Russia, along with China, would be expected to block any call for any military action against Syria by the U.N. Security Council.

    Obama also plans to meet formally with Chinese President Xi Jinping as well as French President Francois Hollande at the summit, the official said.

    Secretary of State John Kerry hinted at a Senate hearing on Syria on Tuesday that Obama and Putin would have an opportunity to talk at the G-20.

    "He will have ample opportunity to hear firsthand from President Putin," Kerry said in response to a question about Russia's involvement in Syria. "I am confident they will have a discussion about it."

    The White House last month formally canceled a formal Obama-Putin meeting that was to have taken place in Moscow during this trip, citing a lack of progress in relations since Putin regained the presidency a year ago.

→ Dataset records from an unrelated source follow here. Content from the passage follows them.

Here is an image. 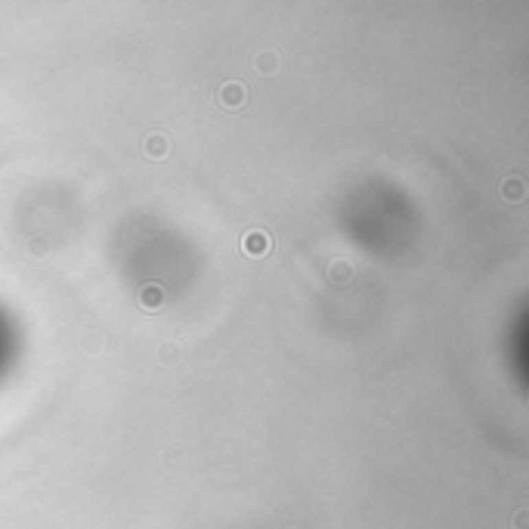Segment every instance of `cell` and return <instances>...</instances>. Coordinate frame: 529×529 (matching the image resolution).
I'll return each mask as SVG.
<instances>
[{"mask_svg":"<svg viewBox=\"0 0 529 529\" xmlns=\"http://www.w3.org/2000/svg\"><path fill=\"white\" fill-rule=\"evenodd\" d=\"M517 529H526V510H520V514H517Z\"/></svg>","mask_w":529,"mask_h":529,"instance_id":"52a82bcc","label":"cell"},{"mask_svg":"<svg viewBox=\"0 0 529 529\" xmlns=\"http://www.w3.org/2000/svg\"><path fill=\"white\" fill-rule=\"evenodd\" d=\"M139 306L143 310H158L161 306V300H164V291H161V285H143V291H139Z\"/></svg>","mask_w":529,"mask_h":529,"instance_id":"3957f363","label":"cell"},{"mask_svg":"<svg viewBox=\"0 0 529 529\" xmlns=\"http://www.w3.org/2000/svg\"><path fill=\"white\" fill-rule=\"evenodd\" d=\"M168 149H170V143H168V137H161V133H152V137L146 139V152H149L152 158H164Z\"/></svg>","mask_w":529,"mask_h":529,"instance_id":"277c9868","label":"cell"},{"mask_svg":"<svg viewBox=\"0 0 529 529\" xmlns=\"http://www.w3.org/2000/svg\"><path fill=\"white\" fill-rule=\"evenodd\" d=\"M502 195L508 201H520L523 199V180L520 177H508V180L502 183Z\"/></svg>","mask_w":529,"mask_h":529,"instance_id":"5b68a950","label":"cell"},{"mask_svg":"<svg viewBox=\"0 0 529 529\" xmlns=\"http://www.w3.org/2000/svg\"><path fill=\"white\" fill-rule=\"evenodd\" d=\"M245 100H248V93H245V87L238 81H229L220 87V102H223L226 109H238L245 106Z\"/></svg>","mask_w":529,"mask_h":529,"instance_id":"7a4b0ae2","label":"cell"},{"mask_svg":"<svg viewBox=\"0 0 529 529\" xmlns=\"http://www.w3.org/2000/svg\"><path fill=\"white\" fill-rule=\"evenodd\" d=\"M257 69H260L263 71V75H273V71H275V56H273V53H257Z\"/></svg>","mask_w":529,"mask_h":529,"instance_id":"8992f818","label":"cell"},{"mask_svg":"<svg viewBox=\"0 0 529 529\" xmlns=\"http://www.w3.org/2000/svg\"><path fill=\"white\" fill-rule=\"evenodd\" d=\"M242 248H245V254H251V257H263L269 248H273V242H269V236L263 229H251V232H245Z\"/></svg>","mask_w":529,"mask_h":529,"instance_id":"6da1fadb","label":"cell"}]
</instances>
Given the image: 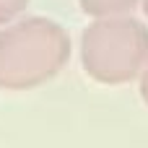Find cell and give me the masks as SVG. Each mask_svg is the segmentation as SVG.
Listing matches in <instances>:
<instances>
[{
    "label": "cell",
    "instance_id": "1",
    "mask_svg": "<svg viewBox=\"0 0 148 148\" xmlns=\"http://www.w3.org/2000/svg\"><path fill=\"white\" fill-rule=\"evenodd\" d=\"M148 60V29L125 16L96 21L83 34V65L99 83H127Z\"/></svg>",
    "mask_w": 148,
    "mask_h": 148
},
{
    "label": "cell",
    "instance_id": "2",
    "mask_svg": "<svg viewBox=\"0 0 148 148\" xmlns=\"http://www.w3.org/2000/svg\"><path fill=\"white\" fill-rule=\"evenodd\" d=\"M70 42L57 23L29 21L0 39V81L31 86L55 75L68 60Z\"/></svg>",
    "mask_w": 148,
    "mask_h": 148
},
{
    "label": "cell",
    "instance_id": "3",
    "mask_svg": "<svg viewBox=\"0 0 148 148\" xmlns=\"http://www.w3.org/2000/svg\"><path fill=\"white\" fill-rule=\"evenodd\" d=\"M138 0H81L83 10L99 18H109V16H125L127 10L135 8Z\"/></svg>",
    "mask_w": 148,
    "mask_h": 148
},
{
    "label": "cell",
    "instance_id": "4",
    "mask_svg": "<svg viewBox=\"0 0 148 148\" xmlns=\"http://www.w3.org/2000/svg\"><path fill=\"white\" fill-rule=\"evenodd\" d=\"M140 96L148 104V60H146V65H143V70H140Z\"/></svg>",
    "mask_w": 148,
    "mask_h": 148
},
{
    "label": "cell",
    "instance_id": "5",
    "mask_svg": "<svg viewBox=\"0 0 148 148\" xmlns=\"http://www.w3.org/2000/svg\"><path fill=\"white\" fill-rule=\"evenodd\" d=\"M143 13L148 16V0H143Z\"/></svg>",
    "mask_w": 148,
    "mask_h": 148
}]
</instances>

    The decision came shortly after Russia decided to grant temporary asylum to Edward Snowden, the admitted leaker of U.S. surveillance secrets.

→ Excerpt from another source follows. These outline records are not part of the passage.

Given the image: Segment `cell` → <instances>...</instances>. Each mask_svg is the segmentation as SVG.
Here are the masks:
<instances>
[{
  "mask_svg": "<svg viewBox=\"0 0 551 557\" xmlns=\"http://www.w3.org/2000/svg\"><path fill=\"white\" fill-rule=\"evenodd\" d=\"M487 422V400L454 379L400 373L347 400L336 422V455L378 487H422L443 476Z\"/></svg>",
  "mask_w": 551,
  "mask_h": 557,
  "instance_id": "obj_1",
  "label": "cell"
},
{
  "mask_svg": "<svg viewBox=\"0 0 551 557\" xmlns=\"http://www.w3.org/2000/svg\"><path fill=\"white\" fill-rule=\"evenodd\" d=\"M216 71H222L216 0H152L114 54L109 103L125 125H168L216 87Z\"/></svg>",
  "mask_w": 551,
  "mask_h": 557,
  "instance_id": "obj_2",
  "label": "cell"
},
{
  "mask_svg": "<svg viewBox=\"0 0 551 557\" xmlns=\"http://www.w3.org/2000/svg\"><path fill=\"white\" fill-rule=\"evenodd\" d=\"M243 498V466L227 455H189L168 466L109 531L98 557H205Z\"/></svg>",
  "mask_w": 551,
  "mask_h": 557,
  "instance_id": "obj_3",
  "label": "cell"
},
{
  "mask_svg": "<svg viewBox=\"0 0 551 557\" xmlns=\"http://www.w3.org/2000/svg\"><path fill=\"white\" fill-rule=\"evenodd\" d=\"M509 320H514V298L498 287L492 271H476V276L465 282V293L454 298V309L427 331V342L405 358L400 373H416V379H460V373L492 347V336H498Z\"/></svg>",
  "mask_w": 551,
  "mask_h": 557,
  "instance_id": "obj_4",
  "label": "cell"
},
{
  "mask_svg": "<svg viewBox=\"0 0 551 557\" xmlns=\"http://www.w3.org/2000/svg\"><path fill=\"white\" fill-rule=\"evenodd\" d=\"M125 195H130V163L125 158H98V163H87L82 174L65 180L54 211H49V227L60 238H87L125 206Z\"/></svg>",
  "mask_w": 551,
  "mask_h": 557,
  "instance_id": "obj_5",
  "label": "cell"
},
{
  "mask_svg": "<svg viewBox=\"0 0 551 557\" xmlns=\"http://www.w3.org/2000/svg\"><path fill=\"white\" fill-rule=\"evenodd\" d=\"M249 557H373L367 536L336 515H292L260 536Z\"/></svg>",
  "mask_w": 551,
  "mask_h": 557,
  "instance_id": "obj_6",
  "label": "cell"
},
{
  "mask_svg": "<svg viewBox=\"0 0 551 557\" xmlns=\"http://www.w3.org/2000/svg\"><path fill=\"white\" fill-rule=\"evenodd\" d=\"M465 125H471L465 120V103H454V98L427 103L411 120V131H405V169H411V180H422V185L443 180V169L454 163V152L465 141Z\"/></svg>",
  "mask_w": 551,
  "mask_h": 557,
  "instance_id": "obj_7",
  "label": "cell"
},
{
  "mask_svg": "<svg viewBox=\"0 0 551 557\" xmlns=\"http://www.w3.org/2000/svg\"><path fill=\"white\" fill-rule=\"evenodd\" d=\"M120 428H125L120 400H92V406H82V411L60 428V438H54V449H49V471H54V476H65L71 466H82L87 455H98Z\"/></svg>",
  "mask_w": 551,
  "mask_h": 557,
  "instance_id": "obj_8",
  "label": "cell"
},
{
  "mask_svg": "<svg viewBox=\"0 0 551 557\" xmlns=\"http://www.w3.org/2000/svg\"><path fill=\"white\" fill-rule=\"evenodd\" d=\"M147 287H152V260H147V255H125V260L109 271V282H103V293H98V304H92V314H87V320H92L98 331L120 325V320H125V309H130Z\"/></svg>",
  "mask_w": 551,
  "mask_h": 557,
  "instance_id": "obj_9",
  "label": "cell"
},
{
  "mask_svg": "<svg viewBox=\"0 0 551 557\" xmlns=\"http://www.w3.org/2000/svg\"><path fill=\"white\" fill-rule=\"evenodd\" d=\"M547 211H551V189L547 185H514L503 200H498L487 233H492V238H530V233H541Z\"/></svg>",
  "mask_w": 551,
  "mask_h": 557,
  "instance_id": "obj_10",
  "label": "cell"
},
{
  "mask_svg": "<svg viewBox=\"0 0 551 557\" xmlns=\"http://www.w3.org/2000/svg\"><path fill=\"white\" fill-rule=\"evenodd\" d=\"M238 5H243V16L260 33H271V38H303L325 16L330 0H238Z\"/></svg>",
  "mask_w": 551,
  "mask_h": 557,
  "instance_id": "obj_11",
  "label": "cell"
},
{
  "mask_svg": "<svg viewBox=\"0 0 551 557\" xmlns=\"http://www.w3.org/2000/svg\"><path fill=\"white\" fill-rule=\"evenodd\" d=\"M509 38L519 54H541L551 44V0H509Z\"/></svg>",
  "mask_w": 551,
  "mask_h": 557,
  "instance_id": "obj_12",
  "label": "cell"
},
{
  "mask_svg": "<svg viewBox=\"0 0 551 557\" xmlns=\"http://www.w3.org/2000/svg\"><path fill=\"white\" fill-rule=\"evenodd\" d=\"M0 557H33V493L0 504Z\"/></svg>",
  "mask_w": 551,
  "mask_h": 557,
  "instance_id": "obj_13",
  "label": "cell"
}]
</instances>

    Although the White House acknowledged at the time that Snowden's asylum was a factor, a senior administration official told CNN that the meeting probably would have been canceled regardless.

    Obama on Friday will meet with Russian civil society leaders to discuss human rights and tolerance, a White House official said. Also invited to that meeting are groups representing human rights, the environment and LGBT rights.